ATI LPN
PN ATI Capstone Maternal Newborn
1. A nurse is teaching the parent of a newborn about car seat safety. Which of the following statements should the nurse make?
- A. You should keep the car seat rear-facing until your baby is at least 2 years old.
- B. Position the retainer clip over the upper part of your baby's abdomen.
- C. You should place your baby in the car seat with a slight recline.
- D. Place the shoulder harness straps in the slots at or below your baby's shoulders.
Correct answer: A
Rationale: The correct answer is A. The car seat should remain rear-facing until the baby is at least 2 years old to ensure maximum safety in the event of a collision. This position helps protect the infant’s head, neck, and spine. Choice B is incorrect because the retainer clip should be positioned at armpit level on the baby, not over the upper part of the abdomen. Choice C is incorrect as the baby should be placed in the car seat with a slight recline, not at a 90-degree angle. Choice D is incorrect as the shoulder harness straps should be at or below the baby's shoulders, not above, to ensure proper fit and safety.

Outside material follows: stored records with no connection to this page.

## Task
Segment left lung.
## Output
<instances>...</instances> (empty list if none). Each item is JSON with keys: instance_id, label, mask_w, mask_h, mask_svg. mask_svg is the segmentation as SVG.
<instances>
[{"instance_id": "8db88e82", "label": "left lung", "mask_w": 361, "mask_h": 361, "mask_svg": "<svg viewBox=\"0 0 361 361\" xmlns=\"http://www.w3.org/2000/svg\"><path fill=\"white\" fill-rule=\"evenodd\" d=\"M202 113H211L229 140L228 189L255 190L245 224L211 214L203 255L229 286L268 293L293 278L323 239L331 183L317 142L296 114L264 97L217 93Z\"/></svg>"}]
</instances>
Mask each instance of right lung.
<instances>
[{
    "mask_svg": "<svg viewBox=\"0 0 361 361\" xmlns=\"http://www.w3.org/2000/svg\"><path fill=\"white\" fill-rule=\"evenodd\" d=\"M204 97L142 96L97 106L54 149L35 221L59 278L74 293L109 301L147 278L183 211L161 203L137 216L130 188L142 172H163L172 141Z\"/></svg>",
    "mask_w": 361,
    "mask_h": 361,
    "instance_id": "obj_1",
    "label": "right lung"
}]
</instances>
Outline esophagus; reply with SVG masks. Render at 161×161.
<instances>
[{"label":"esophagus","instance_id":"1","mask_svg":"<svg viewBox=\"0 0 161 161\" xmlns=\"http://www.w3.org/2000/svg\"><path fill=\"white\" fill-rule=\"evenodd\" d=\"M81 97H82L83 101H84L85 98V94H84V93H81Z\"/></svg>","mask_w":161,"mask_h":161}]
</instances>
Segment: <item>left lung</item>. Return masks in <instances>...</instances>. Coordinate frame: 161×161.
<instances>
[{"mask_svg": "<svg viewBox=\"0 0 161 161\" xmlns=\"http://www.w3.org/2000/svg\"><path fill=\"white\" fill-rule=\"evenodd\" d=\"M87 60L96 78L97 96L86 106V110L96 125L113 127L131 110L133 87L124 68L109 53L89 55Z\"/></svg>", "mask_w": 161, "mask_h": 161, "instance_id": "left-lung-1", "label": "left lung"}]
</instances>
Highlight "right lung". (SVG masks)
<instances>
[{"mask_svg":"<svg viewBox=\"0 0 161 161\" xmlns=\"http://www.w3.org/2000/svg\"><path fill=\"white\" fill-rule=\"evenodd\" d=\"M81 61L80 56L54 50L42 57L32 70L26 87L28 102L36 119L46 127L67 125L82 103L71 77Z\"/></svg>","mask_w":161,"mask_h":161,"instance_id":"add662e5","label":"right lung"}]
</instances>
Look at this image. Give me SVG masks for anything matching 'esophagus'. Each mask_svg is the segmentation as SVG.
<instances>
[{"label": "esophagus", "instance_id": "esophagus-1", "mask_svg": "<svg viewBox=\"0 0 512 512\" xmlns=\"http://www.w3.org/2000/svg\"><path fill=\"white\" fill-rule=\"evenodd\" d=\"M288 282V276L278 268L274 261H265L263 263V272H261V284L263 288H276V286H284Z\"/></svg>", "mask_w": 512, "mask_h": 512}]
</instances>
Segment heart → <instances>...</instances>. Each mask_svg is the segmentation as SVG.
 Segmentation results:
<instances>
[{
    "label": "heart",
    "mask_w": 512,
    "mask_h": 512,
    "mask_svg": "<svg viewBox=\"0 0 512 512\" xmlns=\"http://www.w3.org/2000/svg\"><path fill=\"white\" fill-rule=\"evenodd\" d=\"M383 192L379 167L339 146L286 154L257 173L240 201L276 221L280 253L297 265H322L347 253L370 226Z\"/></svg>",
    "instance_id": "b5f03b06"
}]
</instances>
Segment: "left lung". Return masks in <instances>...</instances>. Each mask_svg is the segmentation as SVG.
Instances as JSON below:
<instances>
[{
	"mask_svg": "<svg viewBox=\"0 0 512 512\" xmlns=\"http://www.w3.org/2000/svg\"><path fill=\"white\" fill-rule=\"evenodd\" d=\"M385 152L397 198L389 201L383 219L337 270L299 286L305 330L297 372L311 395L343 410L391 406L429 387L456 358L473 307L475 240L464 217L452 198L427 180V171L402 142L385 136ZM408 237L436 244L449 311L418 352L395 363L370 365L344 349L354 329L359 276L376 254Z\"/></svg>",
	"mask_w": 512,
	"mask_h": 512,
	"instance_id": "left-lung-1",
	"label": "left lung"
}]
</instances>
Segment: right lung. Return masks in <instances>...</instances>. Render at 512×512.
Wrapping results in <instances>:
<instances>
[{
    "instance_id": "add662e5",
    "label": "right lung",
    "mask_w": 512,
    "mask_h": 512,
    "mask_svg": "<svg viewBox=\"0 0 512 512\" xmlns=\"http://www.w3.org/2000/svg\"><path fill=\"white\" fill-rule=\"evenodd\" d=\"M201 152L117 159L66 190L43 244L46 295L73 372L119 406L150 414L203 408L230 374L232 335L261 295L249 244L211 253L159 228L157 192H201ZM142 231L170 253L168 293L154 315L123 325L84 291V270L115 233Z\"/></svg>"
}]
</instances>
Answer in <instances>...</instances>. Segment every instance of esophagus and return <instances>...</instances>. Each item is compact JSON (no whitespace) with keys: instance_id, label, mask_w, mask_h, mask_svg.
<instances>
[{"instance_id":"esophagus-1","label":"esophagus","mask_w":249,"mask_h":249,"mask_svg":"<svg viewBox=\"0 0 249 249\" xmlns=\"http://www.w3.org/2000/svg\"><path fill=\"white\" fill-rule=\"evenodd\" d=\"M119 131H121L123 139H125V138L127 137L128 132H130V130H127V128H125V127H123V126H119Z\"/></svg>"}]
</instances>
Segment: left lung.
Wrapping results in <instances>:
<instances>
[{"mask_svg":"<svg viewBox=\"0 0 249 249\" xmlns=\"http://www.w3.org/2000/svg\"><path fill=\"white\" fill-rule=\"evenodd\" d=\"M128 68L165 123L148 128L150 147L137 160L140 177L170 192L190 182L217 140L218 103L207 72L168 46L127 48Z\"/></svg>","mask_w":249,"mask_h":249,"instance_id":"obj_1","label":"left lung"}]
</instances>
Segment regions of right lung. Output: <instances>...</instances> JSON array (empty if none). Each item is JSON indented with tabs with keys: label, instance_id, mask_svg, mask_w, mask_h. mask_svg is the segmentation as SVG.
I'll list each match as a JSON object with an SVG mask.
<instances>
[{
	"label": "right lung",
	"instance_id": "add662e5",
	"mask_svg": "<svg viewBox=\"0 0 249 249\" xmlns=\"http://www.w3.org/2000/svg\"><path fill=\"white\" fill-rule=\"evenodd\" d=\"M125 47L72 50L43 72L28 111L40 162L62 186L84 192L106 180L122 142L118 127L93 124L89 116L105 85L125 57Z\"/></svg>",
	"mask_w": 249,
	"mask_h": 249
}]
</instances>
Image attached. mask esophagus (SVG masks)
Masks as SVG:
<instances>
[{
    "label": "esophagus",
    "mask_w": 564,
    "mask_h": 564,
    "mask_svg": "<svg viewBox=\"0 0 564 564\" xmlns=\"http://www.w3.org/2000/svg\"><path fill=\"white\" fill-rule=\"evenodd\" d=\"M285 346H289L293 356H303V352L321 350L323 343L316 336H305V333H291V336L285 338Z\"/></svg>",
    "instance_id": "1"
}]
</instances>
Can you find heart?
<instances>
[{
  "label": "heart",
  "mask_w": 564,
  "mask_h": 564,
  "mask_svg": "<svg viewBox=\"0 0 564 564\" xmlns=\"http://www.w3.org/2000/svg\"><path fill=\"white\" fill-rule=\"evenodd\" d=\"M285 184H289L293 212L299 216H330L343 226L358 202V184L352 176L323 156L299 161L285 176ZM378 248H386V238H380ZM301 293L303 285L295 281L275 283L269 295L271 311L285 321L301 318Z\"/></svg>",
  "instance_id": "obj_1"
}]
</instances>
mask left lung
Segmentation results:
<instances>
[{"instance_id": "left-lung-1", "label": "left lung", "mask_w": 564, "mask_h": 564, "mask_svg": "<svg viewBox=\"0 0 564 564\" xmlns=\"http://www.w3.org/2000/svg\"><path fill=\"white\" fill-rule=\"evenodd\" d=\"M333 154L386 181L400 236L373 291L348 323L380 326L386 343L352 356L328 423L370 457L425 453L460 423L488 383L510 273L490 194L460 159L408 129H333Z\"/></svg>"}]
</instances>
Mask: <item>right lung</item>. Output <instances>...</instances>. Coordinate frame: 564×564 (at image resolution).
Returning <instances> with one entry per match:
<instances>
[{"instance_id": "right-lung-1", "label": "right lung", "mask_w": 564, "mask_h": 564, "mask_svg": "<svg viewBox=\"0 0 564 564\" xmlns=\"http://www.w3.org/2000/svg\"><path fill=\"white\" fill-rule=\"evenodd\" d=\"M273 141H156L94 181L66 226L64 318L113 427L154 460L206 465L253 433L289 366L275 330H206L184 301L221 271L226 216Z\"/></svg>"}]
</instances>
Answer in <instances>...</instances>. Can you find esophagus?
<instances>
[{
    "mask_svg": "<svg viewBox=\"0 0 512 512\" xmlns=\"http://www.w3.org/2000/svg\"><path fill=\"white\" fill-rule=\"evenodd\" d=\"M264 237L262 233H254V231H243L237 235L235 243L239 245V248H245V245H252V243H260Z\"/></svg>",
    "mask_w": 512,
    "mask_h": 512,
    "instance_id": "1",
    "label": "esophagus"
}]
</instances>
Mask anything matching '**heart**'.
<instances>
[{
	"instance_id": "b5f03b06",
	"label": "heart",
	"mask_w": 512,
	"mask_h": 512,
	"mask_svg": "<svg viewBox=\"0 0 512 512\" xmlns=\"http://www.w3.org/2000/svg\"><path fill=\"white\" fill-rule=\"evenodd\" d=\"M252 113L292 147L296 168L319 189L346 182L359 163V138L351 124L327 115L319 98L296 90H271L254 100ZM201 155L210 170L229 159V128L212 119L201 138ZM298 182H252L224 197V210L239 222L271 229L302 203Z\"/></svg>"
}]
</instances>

2. A nurse is caring for a client who is 2 hours postpartum following a vaginal birth. The client reports heavy bleeding and passing large clots. What is the priority action for the nurse to take?
- A. Administer oxytocin IV
- B. Perform fundal massage
- C. Check vital signs
- D. Encourage the client to void
Correct answer: B
Rationale: Performing fundal massage is the priority action to take in this situation. Fundal massage helps stimulate uterine contractions, which can reduce postpartum bleeding. Uterine atony, the most common cause of early postpartum hemorrhage, can be addressed effectively through fundal massage. Administering oxytocin IV, although important, should come after initiating fundal massage. Checking vital signs is also crucial but not the immediate priority. Encouraging the client to void does not directly address the heavy bleeding and passing of large clots; hence, it is not the priority action.
3. A nurse is caring for a client who is 38 weeks pregnant and has a history of herpes simplex virus 2. Which question is most appropriate for the nurse to ask?
- A. Have your membranes ruptured?
- B. How far apart are your contractions?
- C. Do you have any active lesions?
- D. Are you positive for beta strep?
Correct answer: C
Rationale: The most appropriate question for the nurse to ask is whether the client has any active herpes lesions. This is crucial because the presence of active lesions can necessitate a cesarean section to prevent transmission of the virus to the newborn. Asking about membrane rupture (choice A) is important but not directly related to the client's herpes simplex virus 2 status. Inquiring about the frequency of contractions (choice B) is relevant for assessing labor progression but does not address the immediate concern of herpes transmission. Asking about being positive for beta strep (choice D) is important for determining the need for prophylactic antibiotics during labor, but it is not directly related to the client's herpes simplex virus 2 status.
4. A nurse providing dietary teaching for a client who is at 29 weeks of gestation and has phenylketonuria. Which of the following suggested foods should the nurse include in the teaching?
- A. A peanut butter sandwich on wheat bread
- B. A sliced apple and red grapes
- C. A chocolate chip cookie with a glass of skim milk
- D. A scrambled egg with cheddar cheese
Correct answer: B
Rationale: The correct answer is B. Clients with phenylketonuria (PKU) must adhere to a strict low-phenylalanine diet to prevent neurological damage. Foods high in phenylalanine such as peanut butter, wheat bread, chocolate chip cookies, milk, scrambled eggs, and cheddar cheese should be avoided. Sliced apples and red grapes are low in phenylalanine, making them safe choices for individuals with PKU. Choice A (peanut butter sandwich on wheat bread), Choice C (chocolate chip cookie with a glass of skim milk), and Choice D (scrambled egg with cheddar cheese) are all high in phenylalanine and should be avoided by individuals with PKU.
5. A nurse is providing teaching for a client who has GERD. Which of the following assessment findings should the nurse expect to find?
- A. Shortness of breath
- B. Rebound tenderness
- C. Atypical chest pain
- D. Vomiting blood
Correct answer: C
Rationale: The correct answer is C: Atypical chest pain. GERD often presents with atypical chest pain due to acid reflux, which can mimic the symptoms of cardiac conditions but is related to the esophagus. Shortness of breath (choice A) is not a typical assessment finding in GERD. Rebound tenderness (choice B) is associated with peritoneal inflammation, not GERD. Vomiting blood (choice D) is a severe symptom that may indicate esophageal damage but is not a common assessment finding in GERD.